Institution H8
10 Impact of networked learning on access
This institution caters for a student population that
contains a large number of people from non traditional university
backgrounds. Issues around flexible access and widening participation
were therefore mentioned by a five of the six respondents.
Flexible
access
Networked learning was seen as potentially providing
flexibility in a range of ways: at times and places convenient to
the student,
and that this would be a particular benefit to part time students.
it
is giving access to people who can’t actually attend on
campus... (H8I1)
Again the other issue that came
up on that was to do with timing, to do with flexibility. Generally
when we run
an online tutorial
we perhaps post the tutorial
up on say a Friday evening and the students would have a week to contribute
to the online tutorial. We don’t say to the students, you
have to be sitting at your pc at 7 pm on a Friday evening and
we will have a one hour online conference … (H8I3)
[the
VLE] has definitely brought the university experience out to
the workplace and to home … There are a surprising amount
of students, and a surprising amount of staff, using [the VLE]

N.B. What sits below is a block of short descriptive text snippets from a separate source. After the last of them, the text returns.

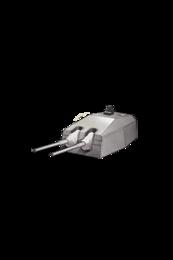 Equipment Item 15cm Twin Secondary Gun Mount.png
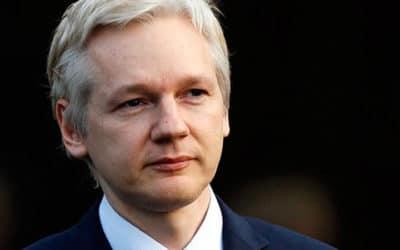 Julian Assange : plus de cinq ans prisonnier et sans espoir de liberté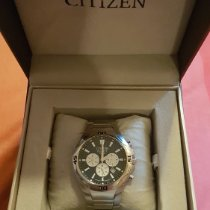 Citizen Acier 42mm Chronographe AN8020-51L occasion France, Roquebrune Cap Martin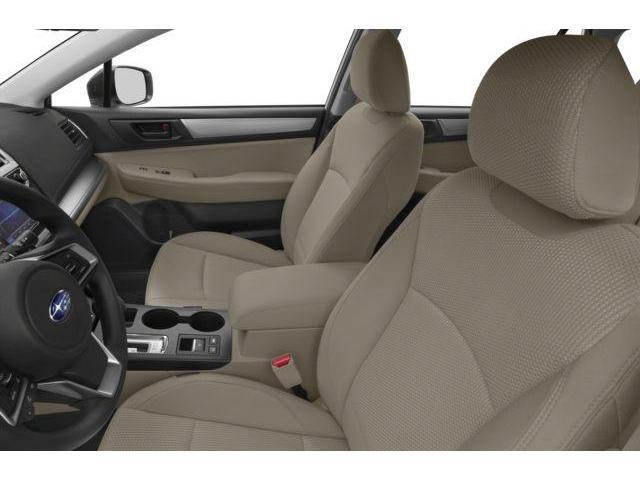 2019 Subaru Outback 2.5i (Stk: O19013) in Oakville - Image 6 of 9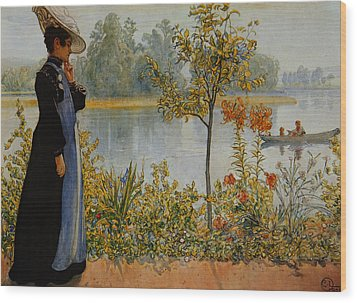 Indian Summer Wood Print by Carl Larsson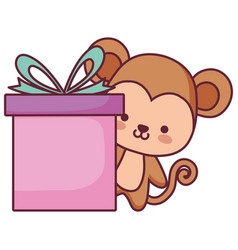 cute and little monkey with gift vector image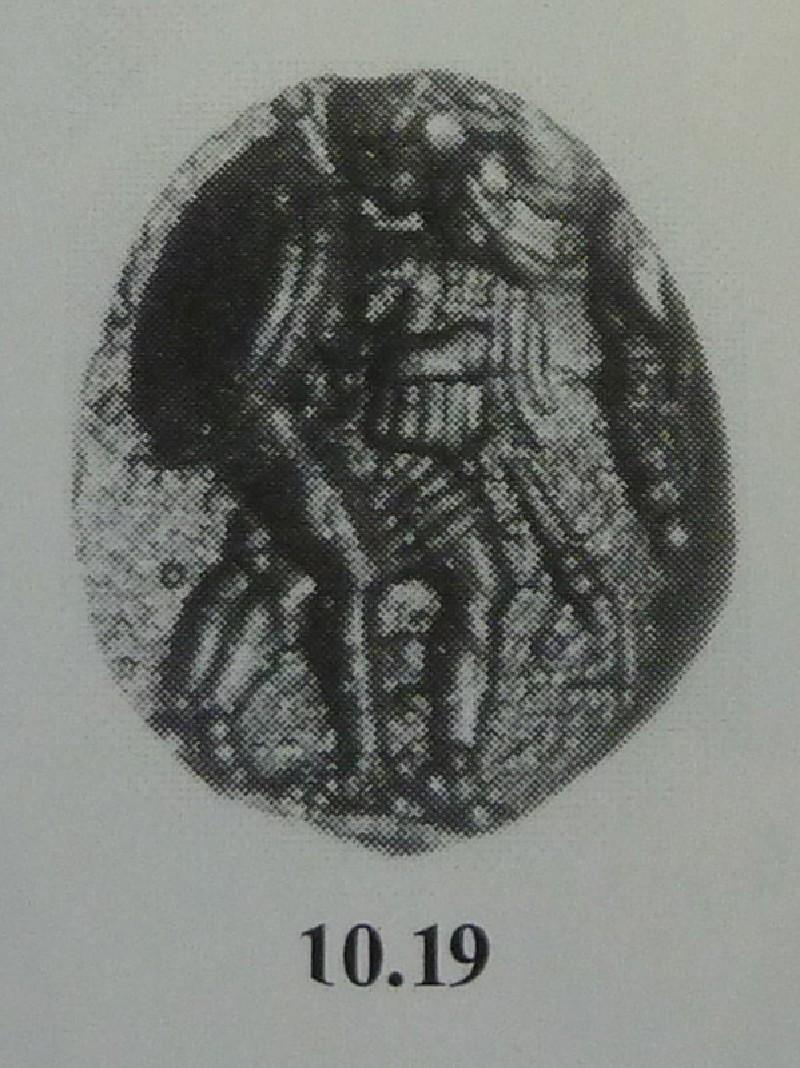 Intaglio gem, Diomedes and Odysseus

in the late evening. …and the other thing
from what I am led to believe, it doesn’t appear to have reduced student
attendance at lectures, it doesn’t appear to have done that because
people still want face to face communication.. (H8I5)
...there is no question
that with part time students particularly, evening school students absolutely
love it because they get access to the resources,
they get
access to email, they get access to discussion board… Because when
you are coming in here two nights a week, for three hours, it’s very
intensive listening, it’s very intensive take up, you go away, you’ve
got a chance to reflect and … they’re not scribbling notes...
they don’t
have to worry about missing anything, because the notes will be on there
after the lecture. (H8I2)
This respondent also noted that it was not just
important for part time students:
But most of our students are full time
registered but part time attendees, in the sense that most of them
have to work. So they come for the lectures …,
[but with] the resources being on [the VLE], it’s a godsend to
them. (H8I2)
However, there was some evidence in relation to network
interoperability that flexible access, especially in relation to
students’ ability
to contact staff could be hampered by the way in which the current
networks operate.
Widening participation
Widening participation was commented
upon by two of the respondents with some differences in terms of
their views. One respondent felt
that the
widening participation agenda could be potentially be achieved
through the use of
networked
learning:
One of the things about the government’s target
about widening participation, most of the response to date has
been about getting more people onto conventional
degree courses, but if you really want to widen participation it
isn’t
about more 18 year olds, it’s about meeting people’s
learning needs throughout their careers, and it means much more
about professional development,
or people who didn’t come into higher education initially,
who are now in jobs …Now the real vision kind of thing is
how universities could work with employers and people in employment
in ways that we have never been able
to in the past … I think much more flexible routes to higher
education will become available to us... (H8I4)
The same respondent
also suggested that networked learning could allow the institution
to provide more flexible programmes that
would help
the widening
participation
agenda:
One of the things about widening participation is that
people come in with a much wider range of previous education experience
and
qualifications, both in
terms of people who haven’t been in education for some
time coming back into education, different range of qualifications,
different levels of achievement.
And I think one of the things we’ll perhaps want to look
at is how we can use a blended learning and network learning
to be much more flexible about meeting
individual learning needs... (H8I4)
The other respondent did not
necessarily feel that the use of the VLE alone provided a means
of widening participation, but
that
structural changes
were also needed:
Our numbers from areas that are deprived areas,
students from deprived areas have increased over the last ten years … I
don’t think (the VLE has
had an impact) so. I think it is more with us being more flexible.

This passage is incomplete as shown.